Turning a state into a free-market zone is more difficult, because of antiselection problems, but it looks as if some states will be doing what they can to turn themselves into free-market zones.
But, even in those zones: It seems as if making a neighborly effort to connect suffering families with providers who are willing to help them would be a nice thing to do.
In the Rube Goldberg health care maze that we actually have: It seems really mean to send people among us who are least equipped to cope with bureaucracy and paperwork out alone to do what they can to get to the top of Mount Health Care Assistance.

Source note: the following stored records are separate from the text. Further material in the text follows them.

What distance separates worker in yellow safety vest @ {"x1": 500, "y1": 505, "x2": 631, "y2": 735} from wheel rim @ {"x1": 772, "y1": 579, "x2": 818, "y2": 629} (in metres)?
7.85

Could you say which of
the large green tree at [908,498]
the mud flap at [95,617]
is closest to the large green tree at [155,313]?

CNN, for example, just ran a story about a Florida woman, Leslie Elder, who recently died of Hodgkin’s lymphoma. She originally had private coverage but lost it when she began to get conditions such as cancer. CNN has been covering the woman’s efforts to qualify for Medicaid and Social Security Disability Insurance benefits for 4 years.
Elder and her husband reportedly had no idea that PPACA had created the Pre-existing Condition Insurance Plan (PCIP) program to provide standard-price coverage for uninsurable people just like her.